Garland, yazıp yönettiği son adımında çok etkileyici bir atmosfer kuruyor. Harper’ın yavaş yavaş ruhen boğulma sürecini izlerken müzikle de beslenen görsel yapı, zihnimize çok çarpıcı kadrajlar bırakıyor. Lakin film nedense son bölümünde efektler eşliğinde kendi eliyle kurduğu bütün tuğlaları adeta yıkıyor ve son derece ‘didaktik’ bir hal alıyor. Evet, bu film erkeklerin nasıl ‘yaratıklar’ olduğunu göstermek üzerine kurulu bir korku öyküsü anlatıyor ama Garland’a var olan ‘formlar’ yetmiyor; kolu bıçakla ikiye ayrılan karakterlerle adeta Cronenberg’in sularına dahil olmak istiyor. Doğum sahneleri de hem bir tür reenkarnasyona işaret ediyor (gibime geldi) hem de ‘Adamlar’ı görsel açıdan ilginç kılmaya çalışıyor. Ama bu denli abartılı şekilde sınırlara uzanma isteği bence filmin kendine özgü tadını, nefasetini bozuyor, lezzetli bir yemek gereksiz soslarla mideye zarar verici hale geliyor! Bu arada öyküde çeşitli kültürlerde yer alan ve ‘yeniden doğuş’u simgelediğine inanılan ‘yeşil adam’ figürüne de gönderme var.
Harper’la, en son ‘Karanlık Kız’da Olivia Colman’ın gençliğini oynayan Jessie Buckley’nin çok başarılı bir performans sergilediği filmde, ana erkek karakterlerdeki bütün yüzler birbirine benziyor; çünkü onları tek bir isim, Rory Kinnear canlandırıyor! Aronofsky’nin ‘Anne!’si ve Kubrick’in ‘The Shining’inden de esintiler sunan ‘Adamlar’ın en iyi unutulmaz yanıysa Harper’ın orman içinde yer alan eski tünellerdeki gezi sahnesi.

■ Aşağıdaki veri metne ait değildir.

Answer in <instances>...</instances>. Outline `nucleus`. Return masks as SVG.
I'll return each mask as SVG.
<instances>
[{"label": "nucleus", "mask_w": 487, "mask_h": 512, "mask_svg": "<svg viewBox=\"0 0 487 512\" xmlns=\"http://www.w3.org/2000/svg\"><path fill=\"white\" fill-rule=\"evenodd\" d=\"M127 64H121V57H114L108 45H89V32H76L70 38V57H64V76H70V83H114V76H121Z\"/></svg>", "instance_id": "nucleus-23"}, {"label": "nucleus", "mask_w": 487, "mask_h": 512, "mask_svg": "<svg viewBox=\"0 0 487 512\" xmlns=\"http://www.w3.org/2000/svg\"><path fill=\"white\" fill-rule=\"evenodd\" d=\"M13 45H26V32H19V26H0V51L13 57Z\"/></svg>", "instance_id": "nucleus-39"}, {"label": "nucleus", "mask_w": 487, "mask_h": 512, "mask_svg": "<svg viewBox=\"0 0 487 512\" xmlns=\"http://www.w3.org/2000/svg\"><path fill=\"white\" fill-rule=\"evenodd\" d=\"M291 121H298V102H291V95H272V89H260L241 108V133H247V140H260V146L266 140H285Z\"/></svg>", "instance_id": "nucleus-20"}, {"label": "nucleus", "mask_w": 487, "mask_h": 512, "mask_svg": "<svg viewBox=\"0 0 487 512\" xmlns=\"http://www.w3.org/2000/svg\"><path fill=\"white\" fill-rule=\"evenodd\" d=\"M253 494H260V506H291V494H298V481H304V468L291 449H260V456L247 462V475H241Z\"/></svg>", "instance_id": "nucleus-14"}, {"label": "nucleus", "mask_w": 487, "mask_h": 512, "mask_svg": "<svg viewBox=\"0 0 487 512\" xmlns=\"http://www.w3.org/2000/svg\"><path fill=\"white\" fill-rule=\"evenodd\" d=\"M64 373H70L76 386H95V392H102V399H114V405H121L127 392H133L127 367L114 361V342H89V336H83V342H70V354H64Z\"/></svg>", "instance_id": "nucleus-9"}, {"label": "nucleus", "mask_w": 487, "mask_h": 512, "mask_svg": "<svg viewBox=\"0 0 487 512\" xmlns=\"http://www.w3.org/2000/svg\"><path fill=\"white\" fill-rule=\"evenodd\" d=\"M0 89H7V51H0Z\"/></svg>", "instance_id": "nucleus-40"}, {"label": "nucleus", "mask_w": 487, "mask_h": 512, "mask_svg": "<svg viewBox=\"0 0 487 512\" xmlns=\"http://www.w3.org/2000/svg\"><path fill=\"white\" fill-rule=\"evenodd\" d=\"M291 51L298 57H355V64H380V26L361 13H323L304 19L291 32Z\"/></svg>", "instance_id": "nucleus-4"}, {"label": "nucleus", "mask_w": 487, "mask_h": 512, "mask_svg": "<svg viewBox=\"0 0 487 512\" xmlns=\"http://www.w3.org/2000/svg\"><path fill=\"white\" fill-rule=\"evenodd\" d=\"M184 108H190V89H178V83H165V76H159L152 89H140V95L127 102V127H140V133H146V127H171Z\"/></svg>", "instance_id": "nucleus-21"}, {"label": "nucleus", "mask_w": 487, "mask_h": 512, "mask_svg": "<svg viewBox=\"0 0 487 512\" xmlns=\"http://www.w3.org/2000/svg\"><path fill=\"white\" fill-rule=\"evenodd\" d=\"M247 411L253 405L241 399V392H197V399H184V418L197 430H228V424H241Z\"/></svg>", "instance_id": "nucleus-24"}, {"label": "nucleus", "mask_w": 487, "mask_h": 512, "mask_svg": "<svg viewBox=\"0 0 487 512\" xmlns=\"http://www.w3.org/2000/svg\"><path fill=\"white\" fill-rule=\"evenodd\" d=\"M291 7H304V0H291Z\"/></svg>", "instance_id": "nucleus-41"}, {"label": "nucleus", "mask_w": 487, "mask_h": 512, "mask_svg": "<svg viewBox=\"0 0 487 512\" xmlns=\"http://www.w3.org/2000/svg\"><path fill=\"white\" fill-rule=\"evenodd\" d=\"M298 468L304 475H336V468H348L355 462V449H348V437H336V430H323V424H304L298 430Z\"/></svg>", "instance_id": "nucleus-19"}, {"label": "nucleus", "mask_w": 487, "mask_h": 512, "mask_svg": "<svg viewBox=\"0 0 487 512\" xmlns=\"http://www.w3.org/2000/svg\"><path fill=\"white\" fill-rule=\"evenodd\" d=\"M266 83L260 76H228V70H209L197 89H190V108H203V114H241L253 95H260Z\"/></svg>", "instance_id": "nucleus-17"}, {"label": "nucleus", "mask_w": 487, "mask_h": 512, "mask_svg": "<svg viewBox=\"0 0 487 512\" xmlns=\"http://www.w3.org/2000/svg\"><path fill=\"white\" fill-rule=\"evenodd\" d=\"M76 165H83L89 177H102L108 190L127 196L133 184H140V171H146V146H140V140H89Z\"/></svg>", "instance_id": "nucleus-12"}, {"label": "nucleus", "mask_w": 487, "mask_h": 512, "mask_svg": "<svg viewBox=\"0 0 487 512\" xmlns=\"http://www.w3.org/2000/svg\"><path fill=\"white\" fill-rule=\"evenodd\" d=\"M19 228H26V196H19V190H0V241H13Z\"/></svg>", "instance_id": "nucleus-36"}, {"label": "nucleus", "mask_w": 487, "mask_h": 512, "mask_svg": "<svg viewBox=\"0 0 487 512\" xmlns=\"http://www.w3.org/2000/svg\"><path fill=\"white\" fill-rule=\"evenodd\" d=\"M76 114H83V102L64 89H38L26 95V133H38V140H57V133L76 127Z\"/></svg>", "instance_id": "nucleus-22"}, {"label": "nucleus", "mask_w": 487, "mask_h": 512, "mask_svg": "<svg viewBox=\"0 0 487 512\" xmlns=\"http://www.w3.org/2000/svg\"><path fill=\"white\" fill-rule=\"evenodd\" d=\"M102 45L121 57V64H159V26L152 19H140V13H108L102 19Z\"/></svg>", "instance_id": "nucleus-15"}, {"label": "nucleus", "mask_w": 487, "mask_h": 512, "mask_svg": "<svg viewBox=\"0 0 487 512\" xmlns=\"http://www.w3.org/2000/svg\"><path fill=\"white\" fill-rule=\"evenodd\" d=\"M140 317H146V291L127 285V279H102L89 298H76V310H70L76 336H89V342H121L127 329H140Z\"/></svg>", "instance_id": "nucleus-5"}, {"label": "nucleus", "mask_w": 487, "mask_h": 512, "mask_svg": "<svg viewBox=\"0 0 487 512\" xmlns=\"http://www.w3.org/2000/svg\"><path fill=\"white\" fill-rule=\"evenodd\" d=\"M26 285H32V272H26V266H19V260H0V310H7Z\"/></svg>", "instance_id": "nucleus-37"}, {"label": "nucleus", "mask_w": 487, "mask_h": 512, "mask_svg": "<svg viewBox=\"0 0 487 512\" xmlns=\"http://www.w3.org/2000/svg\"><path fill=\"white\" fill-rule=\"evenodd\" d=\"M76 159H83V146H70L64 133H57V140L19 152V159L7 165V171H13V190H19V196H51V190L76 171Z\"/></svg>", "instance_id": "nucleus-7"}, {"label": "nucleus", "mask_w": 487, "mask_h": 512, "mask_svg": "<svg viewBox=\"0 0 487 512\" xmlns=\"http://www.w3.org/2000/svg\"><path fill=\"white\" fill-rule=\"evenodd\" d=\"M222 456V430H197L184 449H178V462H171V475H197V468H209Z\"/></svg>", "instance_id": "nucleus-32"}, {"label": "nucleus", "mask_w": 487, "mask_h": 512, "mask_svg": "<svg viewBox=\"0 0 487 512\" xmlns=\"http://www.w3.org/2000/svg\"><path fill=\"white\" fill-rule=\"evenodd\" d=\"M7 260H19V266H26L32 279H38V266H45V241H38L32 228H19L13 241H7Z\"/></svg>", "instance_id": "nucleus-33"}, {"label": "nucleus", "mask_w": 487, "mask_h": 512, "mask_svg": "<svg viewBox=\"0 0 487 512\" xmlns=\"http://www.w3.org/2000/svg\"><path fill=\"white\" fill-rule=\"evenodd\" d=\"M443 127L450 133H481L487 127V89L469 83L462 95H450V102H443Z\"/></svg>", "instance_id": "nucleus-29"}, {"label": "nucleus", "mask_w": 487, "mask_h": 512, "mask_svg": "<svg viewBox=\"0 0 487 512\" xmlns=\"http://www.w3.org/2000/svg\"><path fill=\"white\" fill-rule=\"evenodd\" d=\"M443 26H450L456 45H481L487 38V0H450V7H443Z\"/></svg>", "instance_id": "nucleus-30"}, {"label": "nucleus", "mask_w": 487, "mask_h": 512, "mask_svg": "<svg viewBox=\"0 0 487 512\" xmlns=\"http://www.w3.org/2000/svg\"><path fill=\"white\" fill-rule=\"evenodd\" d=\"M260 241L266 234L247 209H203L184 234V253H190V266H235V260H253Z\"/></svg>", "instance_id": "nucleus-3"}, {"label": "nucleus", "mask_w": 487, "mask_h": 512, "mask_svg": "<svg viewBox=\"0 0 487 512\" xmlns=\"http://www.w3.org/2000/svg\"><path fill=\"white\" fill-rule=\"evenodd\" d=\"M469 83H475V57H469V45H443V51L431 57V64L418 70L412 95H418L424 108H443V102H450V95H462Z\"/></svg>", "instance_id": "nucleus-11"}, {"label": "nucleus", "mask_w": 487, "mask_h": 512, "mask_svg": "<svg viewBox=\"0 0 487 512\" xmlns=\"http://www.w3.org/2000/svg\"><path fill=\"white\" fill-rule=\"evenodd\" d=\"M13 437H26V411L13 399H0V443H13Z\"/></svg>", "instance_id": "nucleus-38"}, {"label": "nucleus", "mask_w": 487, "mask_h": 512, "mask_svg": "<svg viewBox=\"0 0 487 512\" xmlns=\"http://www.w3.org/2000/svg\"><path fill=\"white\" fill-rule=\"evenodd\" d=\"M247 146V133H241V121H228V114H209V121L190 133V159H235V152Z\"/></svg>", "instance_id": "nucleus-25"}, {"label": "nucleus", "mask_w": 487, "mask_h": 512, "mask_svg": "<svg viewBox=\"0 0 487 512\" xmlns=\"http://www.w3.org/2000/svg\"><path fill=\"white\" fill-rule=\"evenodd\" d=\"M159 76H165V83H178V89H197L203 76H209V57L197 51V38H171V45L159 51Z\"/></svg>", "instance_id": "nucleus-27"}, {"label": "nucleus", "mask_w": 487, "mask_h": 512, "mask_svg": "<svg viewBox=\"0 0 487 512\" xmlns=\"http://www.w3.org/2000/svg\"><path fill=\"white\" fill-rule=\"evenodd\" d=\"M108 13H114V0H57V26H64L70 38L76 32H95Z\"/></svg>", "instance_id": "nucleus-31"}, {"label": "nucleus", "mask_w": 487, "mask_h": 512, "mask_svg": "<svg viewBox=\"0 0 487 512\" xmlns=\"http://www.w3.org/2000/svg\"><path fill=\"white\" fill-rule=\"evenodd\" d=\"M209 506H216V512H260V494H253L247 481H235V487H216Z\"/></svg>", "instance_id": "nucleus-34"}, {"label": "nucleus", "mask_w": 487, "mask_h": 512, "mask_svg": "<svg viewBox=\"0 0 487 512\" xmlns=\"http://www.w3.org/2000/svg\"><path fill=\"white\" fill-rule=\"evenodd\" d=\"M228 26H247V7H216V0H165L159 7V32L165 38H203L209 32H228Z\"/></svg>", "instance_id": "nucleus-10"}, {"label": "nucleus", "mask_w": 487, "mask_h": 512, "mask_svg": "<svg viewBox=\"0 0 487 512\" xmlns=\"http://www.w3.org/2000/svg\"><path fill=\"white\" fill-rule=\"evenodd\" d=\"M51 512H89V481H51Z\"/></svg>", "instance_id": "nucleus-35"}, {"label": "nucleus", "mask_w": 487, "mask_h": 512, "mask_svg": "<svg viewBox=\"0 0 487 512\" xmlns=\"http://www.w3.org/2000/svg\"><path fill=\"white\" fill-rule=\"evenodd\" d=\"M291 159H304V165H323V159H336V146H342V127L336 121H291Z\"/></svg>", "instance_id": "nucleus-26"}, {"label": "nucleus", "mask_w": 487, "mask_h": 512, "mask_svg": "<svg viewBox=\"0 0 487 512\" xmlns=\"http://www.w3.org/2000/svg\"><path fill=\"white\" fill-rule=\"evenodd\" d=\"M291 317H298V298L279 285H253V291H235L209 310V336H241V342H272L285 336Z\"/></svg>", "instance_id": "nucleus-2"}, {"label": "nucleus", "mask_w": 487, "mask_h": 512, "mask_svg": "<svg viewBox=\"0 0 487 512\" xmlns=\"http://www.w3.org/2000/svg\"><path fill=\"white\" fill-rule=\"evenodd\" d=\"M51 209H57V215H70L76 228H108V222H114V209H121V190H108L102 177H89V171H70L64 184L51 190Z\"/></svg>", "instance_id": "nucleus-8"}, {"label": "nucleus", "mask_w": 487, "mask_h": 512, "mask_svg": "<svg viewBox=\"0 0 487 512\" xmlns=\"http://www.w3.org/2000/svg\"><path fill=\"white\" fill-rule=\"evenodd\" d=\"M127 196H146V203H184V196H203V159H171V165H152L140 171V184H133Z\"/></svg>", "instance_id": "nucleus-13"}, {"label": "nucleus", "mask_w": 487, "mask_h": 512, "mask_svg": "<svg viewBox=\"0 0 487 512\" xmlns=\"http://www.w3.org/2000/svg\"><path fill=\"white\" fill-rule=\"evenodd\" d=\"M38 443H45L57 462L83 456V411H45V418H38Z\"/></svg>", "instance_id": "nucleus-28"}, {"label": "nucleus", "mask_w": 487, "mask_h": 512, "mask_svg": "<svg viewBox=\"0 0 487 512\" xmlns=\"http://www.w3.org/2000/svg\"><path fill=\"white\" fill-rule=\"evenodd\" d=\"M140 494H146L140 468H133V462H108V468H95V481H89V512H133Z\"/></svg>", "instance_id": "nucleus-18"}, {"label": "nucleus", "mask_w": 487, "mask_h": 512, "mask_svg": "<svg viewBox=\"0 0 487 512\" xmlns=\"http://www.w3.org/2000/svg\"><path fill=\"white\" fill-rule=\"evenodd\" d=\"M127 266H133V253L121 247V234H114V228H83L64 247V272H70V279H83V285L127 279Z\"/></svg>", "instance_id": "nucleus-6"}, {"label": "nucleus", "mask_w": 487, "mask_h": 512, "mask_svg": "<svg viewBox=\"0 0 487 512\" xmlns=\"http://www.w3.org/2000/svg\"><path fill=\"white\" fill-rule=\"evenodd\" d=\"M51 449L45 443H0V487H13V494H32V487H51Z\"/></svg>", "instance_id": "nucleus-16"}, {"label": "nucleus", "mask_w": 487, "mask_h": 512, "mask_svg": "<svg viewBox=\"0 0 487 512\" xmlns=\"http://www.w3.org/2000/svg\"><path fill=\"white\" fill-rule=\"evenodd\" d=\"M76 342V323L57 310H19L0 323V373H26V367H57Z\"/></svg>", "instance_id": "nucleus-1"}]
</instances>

Burada çarpıcı bir kurgu ve Geoff Barrow-Ben Salisbury ikilisinin, Harper’ın yankılanan sesiyle yarattıkları enfes bir müzikal tını var.

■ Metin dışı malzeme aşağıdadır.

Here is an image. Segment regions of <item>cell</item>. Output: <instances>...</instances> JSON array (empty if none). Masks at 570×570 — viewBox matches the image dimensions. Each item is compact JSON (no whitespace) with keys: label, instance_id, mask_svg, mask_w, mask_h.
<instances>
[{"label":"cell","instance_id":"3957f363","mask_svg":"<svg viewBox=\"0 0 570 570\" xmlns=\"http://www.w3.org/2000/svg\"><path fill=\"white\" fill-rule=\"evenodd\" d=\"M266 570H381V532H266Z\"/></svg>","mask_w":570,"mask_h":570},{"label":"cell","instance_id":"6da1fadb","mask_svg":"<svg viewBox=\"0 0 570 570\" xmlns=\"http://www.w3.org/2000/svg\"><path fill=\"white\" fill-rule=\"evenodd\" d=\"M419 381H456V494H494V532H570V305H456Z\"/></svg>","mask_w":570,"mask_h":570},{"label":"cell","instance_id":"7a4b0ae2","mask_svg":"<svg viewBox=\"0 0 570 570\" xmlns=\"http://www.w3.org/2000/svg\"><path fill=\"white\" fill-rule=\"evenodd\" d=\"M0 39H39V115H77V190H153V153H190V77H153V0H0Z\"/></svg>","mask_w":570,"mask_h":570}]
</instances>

Özetle Garland’ın ‘toksik erkeklik halleri’ne vurgu yaparken modern bir korku filmi inşa etme çabası olarak da nitelendirilebilecek yapıtı, gerçeküstücü gayretlerle vermek istediği etkiden uzaklaşmış. Geriye de fikirlerden ziyade görüntü yönetmeni Rob Hardy’nin zihinlerde yer eden kadrajları kalmış. Ama ‘Adamlar’ın bu ‘erdemleri’ için de salonun yolu tutulabilir.